De BF16-baseline van het 35B-A3B-MoE, schoner referentiepunt zonder quantisatie-twijfel. Op chat haal je ongeveer de helft van wat de FP8-versie doet, op 25k context idem dito. De 3B active-parameters helpen, maar bandwidth-gebonden decode betaalt de volle BF16-prijs. 70 GB aan weights laat weinig over voor KV-cache, dus voor lange context wordt het krap. Goed startpunt voor accuracy-werk, voor productie pak je gewoon de FP8-variant.

## Specs

- Vendor: Alibaba
- Architecture: MoE
- Parameters: 35B (3B active)
- Precision: BF16
- Context: 256K
- VRAM: 70 GB
- Engine: vLLM cu130-nightly
- Hardware: DGX Spark, NVIDIA GB10, 128 GB unified memory
- Model card: https://huggingface.co/Qwen/Qwen3.6-35B-A3B

## Quality (model cards)

| Benchmark | Score |
| --- | --- |
| MMLU-Pro | 85.2 |
| GPQA | 86 |
| HumanEval / LCB | 80.4 |
| Avg | 83.9 |

## Benchmarks on the DGX Spark

| Test | tokens/s per user | tokens/s total | TTFT (ms) |
| --- | --- | --- | --- |
| 01 Chat | 8 | 83 | 1780 |
| 02 RAG · 8k context | 7 | 64 | 11950 |
| 03 Lange output / agents | 10 | 76 | 730 |
| 04 Grote context · 25k | 5 | 27 | 39370 |
| 05 Multi-turn · kantoorwerk | 8 | 80 | 3220 |
| 06 Realistische kantoor-baseline | 21 | 21 | 3100 |
| 07 Echte gesprekken · ShareGPT | 8 | 8 | 390 |
| 08 Maandagochtend-piek | 34 | 34 | 2153 |
| 09 Reasoning workload | 4 | 4 | 741 |

## What I made of it

**Worked: Schoon referentiepunt zonder quant-twijfel**

Geen vraag of edge-case-Python lijdt onder quantisatie.
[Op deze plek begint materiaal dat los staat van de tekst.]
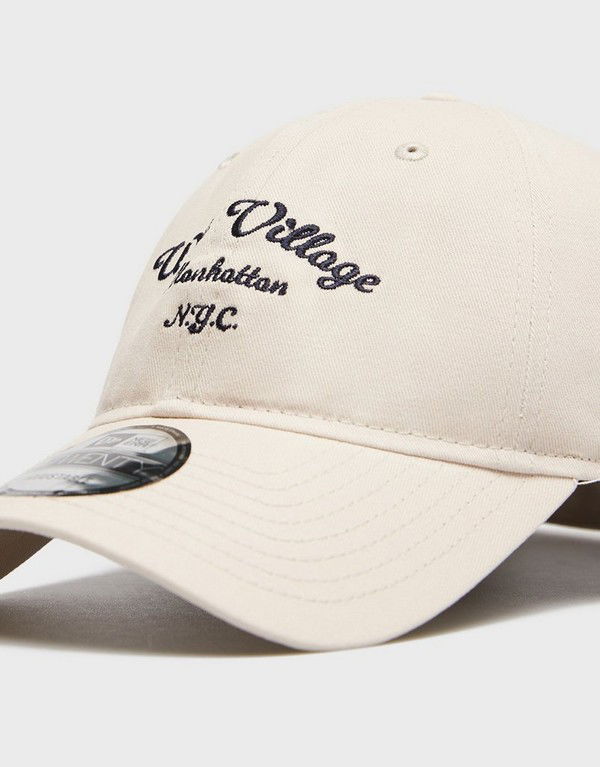 Korkki New Era West C Manhattan N.Y.C. Wordmark Cap Beige | 60759000, 1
Voor accuracy-kritieke evals het schone vertrekpunt voordat je naar FP8 of NVFP4 stapt.

**Broke: Bijna helft van FP8-snelheid**

Chat 8.4 vs 14.9 t/s/user, 25k context 4.85 vs 8.1. Bandwidth-bound decode betaalt de volle BF16-prijs, ook al zijn maar 3B params actief.

**Cost: 70 GB weights op 128 GB unified**

Laat circa 50 GB voor KV-cache. Voor 25k met c=10 zit je krap. FP8 (38 GB) of NVFP4 zou hier veel meer ademruimte geven.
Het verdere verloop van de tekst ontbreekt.